#### Fragment do przeczytania
***

Przejdź do treści głównej
Lewy panel

Wersja do druku

Tokijskie opowieści. Za daleko, za szybko, za mocno

27.08.2021
Autor: Ilona Berezowska z Tokio, fot. I. Berezowska
Zadaszony tor kolarski

Komunikaty agencji antydopingowych na całym świecie brzmią tak samo. Zawodnik został przyłapany, w jego próbkach wykryto substancję zakazaną, zawodnik zostaje zawieszony i traci medale. A dobrze mu tak, myślimy. Zwykły oszust, wyrokujemy. Przez kilka dni jest głośno. Media piszą, pokazują, napiętnują, a potem sprawy przycichają i myślimy, że to koniec sprawy. Tymczasem oświadczenie nie jest ani początkiem, ani końcem sprawy dopingowej. To jak delikatne uchylenie wieczka puszki Pandory.

***

#### Pokazane wpisy
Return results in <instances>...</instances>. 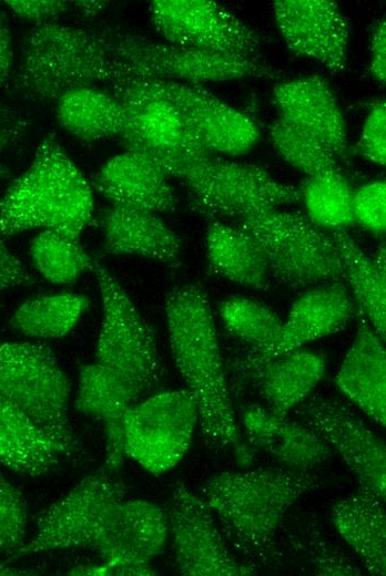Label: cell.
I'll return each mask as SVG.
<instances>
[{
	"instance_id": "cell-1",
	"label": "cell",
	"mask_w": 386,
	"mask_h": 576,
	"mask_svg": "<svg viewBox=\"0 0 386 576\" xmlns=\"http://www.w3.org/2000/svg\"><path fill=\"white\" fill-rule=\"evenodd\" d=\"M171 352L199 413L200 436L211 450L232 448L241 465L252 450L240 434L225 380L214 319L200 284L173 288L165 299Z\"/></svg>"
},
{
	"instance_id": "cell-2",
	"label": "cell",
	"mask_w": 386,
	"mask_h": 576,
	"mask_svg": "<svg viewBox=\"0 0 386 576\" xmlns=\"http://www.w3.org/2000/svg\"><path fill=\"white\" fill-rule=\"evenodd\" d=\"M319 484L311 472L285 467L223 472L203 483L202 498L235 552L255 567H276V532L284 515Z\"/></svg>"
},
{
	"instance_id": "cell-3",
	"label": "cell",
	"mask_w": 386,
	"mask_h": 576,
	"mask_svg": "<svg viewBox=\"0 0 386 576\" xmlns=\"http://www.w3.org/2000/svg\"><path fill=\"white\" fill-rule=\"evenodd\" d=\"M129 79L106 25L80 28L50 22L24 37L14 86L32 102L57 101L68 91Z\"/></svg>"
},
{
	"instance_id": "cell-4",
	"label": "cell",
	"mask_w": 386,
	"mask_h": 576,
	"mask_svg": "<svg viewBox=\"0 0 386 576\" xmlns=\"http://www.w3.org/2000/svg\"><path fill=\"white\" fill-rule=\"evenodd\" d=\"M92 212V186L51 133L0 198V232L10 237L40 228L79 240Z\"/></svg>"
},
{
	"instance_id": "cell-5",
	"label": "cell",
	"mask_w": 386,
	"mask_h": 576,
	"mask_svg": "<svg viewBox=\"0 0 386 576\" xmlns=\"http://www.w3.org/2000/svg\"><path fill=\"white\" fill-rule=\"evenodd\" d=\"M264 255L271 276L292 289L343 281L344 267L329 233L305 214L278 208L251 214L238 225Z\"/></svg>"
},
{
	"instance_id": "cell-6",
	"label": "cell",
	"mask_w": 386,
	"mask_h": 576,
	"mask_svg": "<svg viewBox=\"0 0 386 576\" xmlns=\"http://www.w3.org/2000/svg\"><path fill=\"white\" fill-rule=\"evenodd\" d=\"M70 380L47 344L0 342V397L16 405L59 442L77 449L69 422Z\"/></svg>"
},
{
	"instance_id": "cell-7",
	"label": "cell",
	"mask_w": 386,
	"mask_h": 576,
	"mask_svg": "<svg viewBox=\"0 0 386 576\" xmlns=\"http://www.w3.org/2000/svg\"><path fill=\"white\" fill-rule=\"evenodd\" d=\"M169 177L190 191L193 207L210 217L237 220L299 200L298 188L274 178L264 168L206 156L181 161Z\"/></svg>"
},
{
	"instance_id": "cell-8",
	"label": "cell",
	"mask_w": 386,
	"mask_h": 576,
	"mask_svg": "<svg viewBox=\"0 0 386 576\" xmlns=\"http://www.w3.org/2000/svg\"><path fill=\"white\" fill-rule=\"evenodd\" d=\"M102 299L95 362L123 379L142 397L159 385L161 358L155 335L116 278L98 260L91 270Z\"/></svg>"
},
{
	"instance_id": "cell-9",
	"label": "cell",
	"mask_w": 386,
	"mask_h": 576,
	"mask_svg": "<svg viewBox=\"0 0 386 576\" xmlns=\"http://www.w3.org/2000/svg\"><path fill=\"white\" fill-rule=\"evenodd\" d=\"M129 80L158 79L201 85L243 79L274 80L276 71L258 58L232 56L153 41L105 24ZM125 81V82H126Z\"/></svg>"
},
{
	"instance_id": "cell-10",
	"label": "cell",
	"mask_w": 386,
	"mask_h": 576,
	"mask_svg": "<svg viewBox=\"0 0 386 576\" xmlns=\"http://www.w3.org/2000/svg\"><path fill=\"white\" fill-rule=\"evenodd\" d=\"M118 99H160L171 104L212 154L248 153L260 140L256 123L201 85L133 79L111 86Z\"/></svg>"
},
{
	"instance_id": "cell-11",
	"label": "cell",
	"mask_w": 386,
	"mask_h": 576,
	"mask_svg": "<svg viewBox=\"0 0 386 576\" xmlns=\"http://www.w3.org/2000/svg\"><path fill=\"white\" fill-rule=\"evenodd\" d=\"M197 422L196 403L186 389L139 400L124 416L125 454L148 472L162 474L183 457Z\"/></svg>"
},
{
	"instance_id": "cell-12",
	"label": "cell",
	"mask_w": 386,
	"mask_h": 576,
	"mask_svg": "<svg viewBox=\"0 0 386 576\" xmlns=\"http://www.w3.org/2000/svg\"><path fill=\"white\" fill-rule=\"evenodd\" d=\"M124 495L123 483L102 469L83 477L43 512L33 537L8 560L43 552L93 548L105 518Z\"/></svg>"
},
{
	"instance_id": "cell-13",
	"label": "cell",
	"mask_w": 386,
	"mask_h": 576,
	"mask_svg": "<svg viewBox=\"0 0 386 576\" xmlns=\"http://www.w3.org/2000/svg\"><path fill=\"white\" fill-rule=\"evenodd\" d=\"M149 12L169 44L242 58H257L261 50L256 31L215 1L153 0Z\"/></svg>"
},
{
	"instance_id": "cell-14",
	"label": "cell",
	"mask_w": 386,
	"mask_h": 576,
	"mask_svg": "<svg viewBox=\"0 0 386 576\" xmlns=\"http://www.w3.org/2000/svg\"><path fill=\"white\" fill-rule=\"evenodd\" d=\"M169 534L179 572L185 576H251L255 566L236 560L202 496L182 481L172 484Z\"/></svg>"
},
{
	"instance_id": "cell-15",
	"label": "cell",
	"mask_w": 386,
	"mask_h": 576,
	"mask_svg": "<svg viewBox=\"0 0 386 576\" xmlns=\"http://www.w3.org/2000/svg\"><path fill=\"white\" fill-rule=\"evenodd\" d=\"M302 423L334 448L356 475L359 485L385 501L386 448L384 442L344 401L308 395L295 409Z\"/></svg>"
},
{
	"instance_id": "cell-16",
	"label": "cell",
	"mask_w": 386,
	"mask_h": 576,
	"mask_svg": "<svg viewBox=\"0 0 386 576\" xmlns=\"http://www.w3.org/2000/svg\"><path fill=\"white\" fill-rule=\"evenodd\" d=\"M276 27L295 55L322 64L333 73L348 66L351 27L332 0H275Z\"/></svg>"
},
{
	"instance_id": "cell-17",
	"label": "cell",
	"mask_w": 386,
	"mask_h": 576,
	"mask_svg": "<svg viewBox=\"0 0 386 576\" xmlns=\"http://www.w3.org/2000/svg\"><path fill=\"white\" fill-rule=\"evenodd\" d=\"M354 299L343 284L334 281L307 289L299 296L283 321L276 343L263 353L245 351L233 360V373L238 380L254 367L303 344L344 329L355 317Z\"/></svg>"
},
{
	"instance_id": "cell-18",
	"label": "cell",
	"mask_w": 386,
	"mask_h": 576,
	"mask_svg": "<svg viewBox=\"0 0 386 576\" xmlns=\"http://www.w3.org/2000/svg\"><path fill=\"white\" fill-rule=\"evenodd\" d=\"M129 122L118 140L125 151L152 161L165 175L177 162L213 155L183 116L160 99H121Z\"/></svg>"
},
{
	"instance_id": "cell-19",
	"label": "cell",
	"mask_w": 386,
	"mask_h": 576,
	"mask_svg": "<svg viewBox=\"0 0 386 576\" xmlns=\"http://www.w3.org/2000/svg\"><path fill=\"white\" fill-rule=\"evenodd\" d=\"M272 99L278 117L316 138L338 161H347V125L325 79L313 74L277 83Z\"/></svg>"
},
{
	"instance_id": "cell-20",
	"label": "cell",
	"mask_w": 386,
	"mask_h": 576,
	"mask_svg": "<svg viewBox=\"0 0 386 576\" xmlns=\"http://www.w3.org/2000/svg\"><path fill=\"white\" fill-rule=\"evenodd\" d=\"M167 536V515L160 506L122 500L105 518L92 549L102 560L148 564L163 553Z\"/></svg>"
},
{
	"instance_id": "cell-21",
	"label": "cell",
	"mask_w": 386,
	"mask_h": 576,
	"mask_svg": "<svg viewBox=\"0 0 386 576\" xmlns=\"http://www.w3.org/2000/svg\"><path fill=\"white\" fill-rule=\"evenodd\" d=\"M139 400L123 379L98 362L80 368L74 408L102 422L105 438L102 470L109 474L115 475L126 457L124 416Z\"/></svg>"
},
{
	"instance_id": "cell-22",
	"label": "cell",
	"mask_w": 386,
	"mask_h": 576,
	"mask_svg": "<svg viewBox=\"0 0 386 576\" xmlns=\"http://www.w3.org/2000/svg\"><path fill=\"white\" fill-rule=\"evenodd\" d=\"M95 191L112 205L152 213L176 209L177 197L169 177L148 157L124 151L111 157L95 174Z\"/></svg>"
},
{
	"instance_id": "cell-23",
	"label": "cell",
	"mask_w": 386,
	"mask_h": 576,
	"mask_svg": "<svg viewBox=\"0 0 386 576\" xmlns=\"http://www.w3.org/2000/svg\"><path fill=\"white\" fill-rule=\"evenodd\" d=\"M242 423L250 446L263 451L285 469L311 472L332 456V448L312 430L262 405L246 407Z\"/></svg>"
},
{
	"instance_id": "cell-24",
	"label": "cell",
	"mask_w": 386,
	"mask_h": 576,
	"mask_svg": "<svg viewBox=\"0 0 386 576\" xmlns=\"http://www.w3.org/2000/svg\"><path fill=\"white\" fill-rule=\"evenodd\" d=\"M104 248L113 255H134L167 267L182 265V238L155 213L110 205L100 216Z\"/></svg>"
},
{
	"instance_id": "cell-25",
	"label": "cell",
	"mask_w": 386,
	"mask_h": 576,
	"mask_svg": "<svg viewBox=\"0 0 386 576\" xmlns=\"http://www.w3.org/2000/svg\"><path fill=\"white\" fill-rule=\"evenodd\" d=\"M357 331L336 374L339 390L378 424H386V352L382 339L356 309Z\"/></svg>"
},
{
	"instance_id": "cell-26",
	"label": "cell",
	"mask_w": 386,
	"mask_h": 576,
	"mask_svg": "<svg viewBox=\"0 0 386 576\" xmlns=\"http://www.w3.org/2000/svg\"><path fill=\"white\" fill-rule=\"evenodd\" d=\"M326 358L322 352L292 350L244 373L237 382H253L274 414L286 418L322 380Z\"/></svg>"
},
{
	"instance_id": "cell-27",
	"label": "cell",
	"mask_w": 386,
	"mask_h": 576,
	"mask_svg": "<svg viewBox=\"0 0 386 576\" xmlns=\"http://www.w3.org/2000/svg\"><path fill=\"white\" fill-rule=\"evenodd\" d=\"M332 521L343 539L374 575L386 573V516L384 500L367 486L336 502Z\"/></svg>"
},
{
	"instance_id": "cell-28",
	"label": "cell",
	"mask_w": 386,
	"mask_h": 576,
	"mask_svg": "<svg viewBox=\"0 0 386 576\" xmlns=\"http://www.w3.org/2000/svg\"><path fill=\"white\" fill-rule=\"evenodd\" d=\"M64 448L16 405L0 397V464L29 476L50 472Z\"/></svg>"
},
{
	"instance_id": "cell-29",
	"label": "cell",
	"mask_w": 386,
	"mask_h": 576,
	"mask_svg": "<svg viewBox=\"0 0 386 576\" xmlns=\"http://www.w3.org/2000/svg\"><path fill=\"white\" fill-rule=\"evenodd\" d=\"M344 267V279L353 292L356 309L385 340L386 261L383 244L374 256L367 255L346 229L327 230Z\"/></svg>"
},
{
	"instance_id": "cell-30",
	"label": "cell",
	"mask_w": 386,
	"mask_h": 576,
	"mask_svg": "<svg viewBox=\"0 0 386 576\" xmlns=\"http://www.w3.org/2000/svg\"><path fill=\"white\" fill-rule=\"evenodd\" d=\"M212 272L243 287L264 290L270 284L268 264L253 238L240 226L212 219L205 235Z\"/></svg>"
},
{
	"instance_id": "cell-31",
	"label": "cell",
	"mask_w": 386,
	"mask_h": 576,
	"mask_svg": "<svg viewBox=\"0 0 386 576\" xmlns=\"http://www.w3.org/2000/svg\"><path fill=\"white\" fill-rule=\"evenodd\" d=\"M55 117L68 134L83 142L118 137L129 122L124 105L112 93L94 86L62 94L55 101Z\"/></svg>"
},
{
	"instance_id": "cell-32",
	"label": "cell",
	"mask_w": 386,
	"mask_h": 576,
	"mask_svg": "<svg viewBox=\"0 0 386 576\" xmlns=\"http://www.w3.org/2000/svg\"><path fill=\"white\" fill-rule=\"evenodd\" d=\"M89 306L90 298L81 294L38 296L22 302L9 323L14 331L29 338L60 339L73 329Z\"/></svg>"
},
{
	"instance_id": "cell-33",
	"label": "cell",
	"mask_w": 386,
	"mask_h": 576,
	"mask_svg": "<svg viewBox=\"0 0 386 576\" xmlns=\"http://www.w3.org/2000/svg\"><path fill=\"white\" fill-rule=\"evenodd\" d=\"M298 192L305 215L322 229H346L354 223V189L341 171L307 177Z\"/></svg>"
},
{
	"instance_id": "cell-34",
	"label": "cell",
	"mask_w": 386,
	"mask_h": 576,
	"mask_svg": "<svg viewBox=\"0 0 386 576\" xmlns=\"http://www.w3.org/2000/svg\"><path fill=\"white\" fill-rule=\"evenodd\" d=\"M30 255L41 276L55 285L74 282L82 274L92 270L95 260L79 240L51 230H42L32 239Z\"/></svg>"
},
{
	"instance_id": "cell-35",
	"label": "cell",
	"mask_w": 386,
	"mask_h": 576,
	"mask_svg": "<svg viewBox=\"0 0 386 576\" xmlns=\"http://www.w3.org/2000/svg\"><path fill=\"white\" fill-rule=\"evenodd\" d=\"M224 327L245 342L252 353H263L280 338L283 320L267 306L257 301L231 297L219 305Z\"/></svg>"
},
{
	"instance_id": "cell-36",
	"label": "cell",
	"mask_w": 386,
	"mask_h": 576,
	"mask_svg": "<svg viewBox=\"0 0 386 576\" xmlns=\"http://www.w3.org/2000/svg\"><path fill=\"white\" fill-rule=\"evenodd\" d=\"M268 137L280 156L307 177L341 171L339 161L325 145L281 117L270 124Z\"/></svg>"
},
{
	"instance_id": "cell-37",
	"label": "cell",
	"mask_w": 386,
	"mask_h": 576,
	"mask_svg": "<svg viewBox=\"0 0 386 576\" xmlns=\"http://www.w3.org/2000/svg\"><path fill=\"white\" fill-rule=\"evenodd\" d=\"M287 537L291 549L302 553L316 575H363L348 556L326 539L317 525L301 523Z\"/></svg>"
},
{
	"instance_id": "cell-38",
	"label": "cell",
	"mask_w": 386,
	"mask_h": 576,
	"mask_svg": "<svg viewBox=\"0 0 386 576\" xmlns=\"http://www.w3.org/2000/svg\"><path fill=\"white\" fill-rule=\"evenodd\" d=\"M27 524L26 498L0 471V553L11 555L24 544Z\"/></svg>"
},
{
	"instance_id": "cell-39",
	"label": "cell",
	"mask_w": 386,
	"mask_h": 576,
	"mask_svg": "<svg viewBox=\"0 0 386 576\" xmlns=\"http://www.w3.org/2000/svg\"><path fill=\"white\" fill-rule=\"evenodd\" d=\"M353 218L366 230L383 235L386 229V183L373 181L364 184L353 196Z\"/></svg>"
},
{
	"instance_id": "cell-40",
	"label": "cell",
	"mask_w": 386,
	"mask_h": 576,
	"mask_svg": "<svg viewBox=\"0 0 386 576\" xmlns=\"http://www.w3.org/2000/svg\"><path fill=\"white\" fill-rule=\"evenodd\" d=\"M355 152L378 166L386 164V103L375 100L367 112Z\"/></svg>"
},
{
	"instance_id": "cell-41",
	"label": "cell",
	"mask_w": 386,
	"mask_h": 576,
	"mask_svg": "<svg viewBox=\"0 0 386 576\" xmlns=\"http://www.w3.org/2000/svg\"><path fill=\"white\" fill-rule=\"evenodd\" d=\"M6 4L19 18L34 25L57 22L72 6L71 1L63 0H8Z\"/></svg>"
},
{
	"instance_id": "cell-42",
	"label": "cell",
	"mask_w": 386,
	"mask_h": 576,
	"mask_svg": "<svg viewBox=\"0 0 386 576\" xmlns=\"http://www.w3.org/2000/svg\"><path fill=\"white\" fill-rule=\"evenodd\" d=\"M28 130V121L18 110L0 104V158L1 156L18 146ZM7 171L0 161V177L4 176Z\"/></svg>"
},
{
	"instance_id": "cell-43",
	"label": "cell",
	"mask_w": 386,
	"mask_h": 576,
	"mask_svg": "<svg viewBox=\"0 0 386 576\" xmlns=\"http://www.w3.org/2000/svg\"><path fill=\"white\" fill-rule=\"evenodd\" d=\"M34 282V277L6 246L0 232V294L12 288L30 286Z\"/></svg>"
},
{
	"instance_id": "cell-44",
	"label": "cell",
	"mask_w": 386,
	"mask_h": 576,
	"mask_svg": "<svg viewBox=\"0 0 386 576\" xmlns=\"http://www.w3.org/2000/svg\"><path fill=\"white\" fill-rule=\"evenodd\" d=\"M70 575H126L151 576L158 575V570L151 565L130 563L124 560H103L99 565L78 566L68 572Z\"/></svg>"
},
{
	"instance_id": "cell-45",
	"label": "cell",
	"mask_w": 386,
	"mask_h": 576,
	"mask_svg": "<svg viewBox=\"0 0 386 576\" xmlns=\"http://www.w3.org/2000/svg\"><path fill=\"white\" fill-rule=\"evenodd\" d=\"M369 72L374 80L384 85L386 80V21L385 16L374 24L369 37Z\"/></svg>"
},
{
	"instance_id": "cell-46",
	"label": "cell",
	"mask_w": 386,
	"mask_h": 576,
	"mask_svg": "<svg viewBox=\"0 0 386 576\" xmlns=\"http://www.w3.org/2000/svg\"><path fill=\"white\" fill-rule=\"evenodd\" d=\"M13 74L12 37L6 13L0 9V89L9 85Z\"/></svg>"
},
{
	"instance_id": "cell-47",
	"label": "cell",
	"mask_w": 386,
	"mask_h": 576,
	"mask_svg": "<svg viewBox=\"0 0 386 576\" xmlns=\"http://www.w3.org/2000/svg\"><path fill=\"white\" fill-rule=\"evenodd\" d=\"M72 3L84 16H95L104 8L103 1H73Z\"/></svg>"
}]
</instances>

***

#### Treść zadania
Przepisz fragment artykułu o dopingu, który zaczyna się od „Wersja do druku” i kończy na „wieczka puszki Pandory.”, zamieniając „Media” na „Dziennikarze”. Wpisy nie mają tu żadnego znaczenia.

#### Rozwiązanie zadania
Wersja do druku

Tokijskie opowieści. Za daleko, za szybko, za mocno

27.08.2021
Autor: Ilona Berezowska z Tokio, fot. I. Berezowska
Zadaszony tor kolarski

Komunikaty agencji antydopingowych na całym świecie brzmią tak samo. Zawodnik został przyłapany, w jego próbkach wykryto substancję zakazaną, zawodnik zostaje zawieszony i traci medale. A dobrze mu tak, myślimy. Zwykły oszust, wyrokujemy. Przez kilka dni jest głośno. Dziennikarze piszą, pokazują, napiętnują, a potem sprawy przycichają i myślimy, że to koniec sprawy. Tymczasem oświadczenie nie jest ani początkiem, ani końcem sprawy dopingowej. To jak delikatne uchylenie wieczka puszki Pandory.